**TEXTE FOURNI**
Des choix actuellement entre les mains du gouvernement qui doit se servir de toutes les données produites par l'IGN pour mettre à jour, d'ici à la fin de l'année, sa stratégie pour atteindre la neutralité carbone.

Replanter la forêt

Ce qui complique la décision, c’est que le fait de couper du bois n’est pas forcément défavorable au climat. « On peut concilier – et c’est le cas aujourd’hui, une contribution du bois de coupe à l’atténuation de l’effet de serre », rappelle Antoine Colin, « via le stockage de bois dans les meubles ou dans la construction ». Le bois est en effet constitué de carbone qui reste « stocké » quand il est gardé sous forme solide dans les poutres et les planches. « Le bois de construction permet également d’éviter des émissions de gaz à effet de serre lorsqu’il se substitue à des matériaux comme le ciment, le béton ou l’acier » qui sont eux très polluants. « Mettre la forêt sous cloche n'est pas une solution », ajoute l’expert.

**DONNÉES FOURNIES**

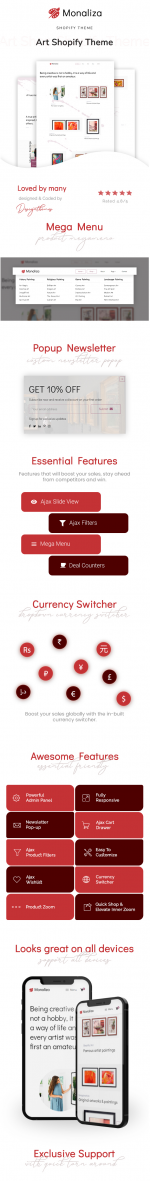 Screenshot 2024-04-01 at 18-01-00 Monaliza - Minimal Art Shop Theme.png Screenshot 2024-04-01 at 18-01-00 Monaliza - Minimal Art Shop Theme.png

**TRAVAIL À FAIRE**
A - D'après le texte sur la forêt et le climat, quels matériaux le bois de construction peut-il remplacer ?
B - Dans le texte sur la forêt et le climat, recopiez le passage allant de « Des choix actuellement » à « la neutralité carbone. » en substituant « ministère » à « gouvernement ».
C - Poursuivez le texte sur la forêt et le climat à la suite de sa dernière phrase.

**RÉPONSES PAR CONSIGNE**
A - Le ciment, le béton ou l'acier.

B -
Des choix actuellement entre les mains du ministère qui doit se servir de toutes les données produites par l'IGN pour mettre à jour, d'ici à la fin de l'année, sa stratégie pour atteindre la neutralité carbone.

C -
Pour compenser les besoins et la mortalité, l’idée qui vient naturellement en tête est de planter plus d’arbres. Le gouvernement a ainsi prévu un plan de reforestation massif : planter un milliard d'arbres d'ici 2030. Mais même si ce plan état mis en œuvre avec succès (ce qui n'est déjà pas gagné), les arbres poussent lentement et les effets positifs de la reforestation ne se verront qu'à partir de 2080 et même plus tard encore, estime l’IGN. Le renouvellement de forêts capables de stocker correctement le carbone dépendra aussi du type d’arbres qui seront replantés. Il faut en effet choisir des essences d'arbres qui seront résistantes dans les conditions climatiques du futur et il reste difficile de se projeter aussi loin. Quoi qu'il en soit, cela reste indispensable « d’agir maintenant et de ne pas perdre de temps » conclut Antoine Colin.